De plus, poursuit un des archéologues, on constate que certains éléments du texte n'auraient pas pû être connu d'un scribe habitant Israël et non l'Egypte: en Israël, et à Jérusalem, on construisait les maisons en pierre. En Egypte, jusqu'à aujourd'hui, les maisons étaient construites à l'aide de paille et de boue, exactement comme le décrit le texte biblique, lorsque les hébreux se plaignent à Moïse en disant qu'il leur faut à présent aller chercher la paille en plus de leur labeur pour fabriquer les briques.

Autre point majeur du texte, longtemps dénigré: la ville de Ramsès, située sur le Nil, ancienne capitale de l'Egypte. On a souvent identifié cette ville à Tanis, et toutes les descriptions bibliques paraissaient alors exaggérés et erronées.

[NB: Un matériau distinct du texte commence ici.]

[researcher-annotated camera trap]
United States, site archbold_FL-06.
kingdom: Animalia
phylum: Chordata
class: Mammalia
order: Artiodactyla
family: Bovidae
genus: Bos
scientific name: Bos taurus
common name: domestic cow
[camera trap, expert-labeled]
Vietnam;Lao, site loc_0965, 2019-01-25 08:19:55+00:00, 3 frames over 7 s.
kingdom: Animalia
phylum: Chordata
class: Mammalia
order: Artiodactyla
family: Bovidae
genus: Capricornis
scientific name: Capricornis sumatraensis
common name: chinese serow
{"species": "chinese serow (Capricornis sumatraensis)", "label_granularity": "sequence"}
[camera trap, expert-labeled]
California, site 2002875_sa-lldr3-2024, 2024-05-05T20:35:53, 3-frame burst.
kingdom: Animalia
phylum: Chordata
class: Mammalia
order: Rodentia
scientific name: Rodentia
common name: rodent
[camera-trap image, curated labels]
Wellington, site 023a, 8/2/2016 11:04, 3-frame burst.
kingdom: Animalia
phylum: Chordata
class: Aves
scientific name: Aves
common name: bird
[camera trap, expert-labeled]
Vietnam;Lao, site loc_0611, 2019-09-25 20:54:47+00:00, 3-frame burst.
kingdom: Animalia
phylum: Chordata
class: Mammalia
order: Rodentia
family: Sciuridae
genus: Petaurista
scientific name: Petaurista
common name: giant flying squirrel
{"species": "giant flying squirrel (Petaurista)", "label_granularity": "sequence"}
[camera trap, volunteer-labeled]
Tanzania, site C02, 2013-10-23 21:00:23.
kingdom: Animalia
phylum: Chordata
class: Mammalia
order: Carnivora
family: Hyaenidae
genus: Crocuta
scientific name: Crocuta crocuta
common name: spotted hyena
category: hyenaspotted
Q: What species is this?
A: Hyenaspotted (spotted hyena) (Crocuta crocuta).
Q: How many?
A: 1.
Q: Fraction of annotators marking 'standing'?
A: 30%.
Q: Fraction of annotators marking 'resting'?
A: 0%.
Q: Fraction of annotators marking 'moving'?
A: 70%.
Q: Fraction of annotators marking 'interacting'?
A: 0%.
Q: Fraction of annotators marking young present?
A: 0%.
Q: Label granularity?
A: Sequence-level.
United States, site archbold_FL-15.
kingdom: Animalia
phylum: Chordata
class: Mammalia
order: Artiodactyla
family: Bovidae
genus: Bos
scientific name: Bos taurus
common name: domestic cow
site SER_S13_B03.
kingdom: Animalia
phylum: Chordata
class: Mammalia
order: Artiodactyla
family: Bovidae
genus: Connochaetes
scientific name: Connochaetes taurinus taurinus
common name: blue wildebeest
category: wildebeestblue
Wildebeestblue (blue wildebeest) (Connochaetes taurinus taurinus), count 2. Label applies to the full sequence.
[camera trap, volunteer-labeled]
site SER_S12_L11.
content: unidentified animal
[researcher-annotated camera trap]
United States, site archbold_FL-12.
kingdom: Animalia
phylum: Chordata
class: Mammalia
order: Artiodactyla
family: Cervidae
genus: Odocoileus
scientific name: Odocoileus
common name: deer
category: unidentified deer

Les 500 chars décrits par le midrash paraissaient un délire collectif, aucun archéologue n'ayant jamais trouvé plus de un ou deux chars dans les villes explorées, aucune peinture ancienne ne décrivant d'armées de chars égyptiens. Puis, récemment, des chercheurs se sont aperçus que l'un des affluents du Nil, sur la branche Est du fleuve, s'était asséché au cours des siècles. Ils ont alors porté leur recherche sur le lit de cet affluent, et ont effectivement trouvé une ville oubliée, où se trouvait dressée une immense statue de Ramsès, ce qui laisse à penser que tel était effectivement le nom de la ville, portant le nom du Pharaon comme cette statue.

Or dans cette ville, on trouve des écuries pouvant abriter 600 chevaux, avec dans chacune des écuries, un char...

Les mines de Topaz et les bâtiments proches portent des inscriptions en hébreu anciens qui témoignent de la présence d'esclaves hébreux, mais qui de plus remettent totalement en question l'image stéréotypée des archéologues qui voyaient en eux une population ignare: on découvre que les esclaves hébreux étaient lettrés, qu'ils savaient lire et écrire...

Enfin, une pierre découverte par Daniel Stanley dans le désert porte un dessin des tables de la loi avec des caractères hébraïques anciens...

Bref, la recherche n'est pas terminée, et nous permet aussi de redécouvrir avec émotion que le texte de notre tradition était bien plus précis que ne voulaient le croire les historiens.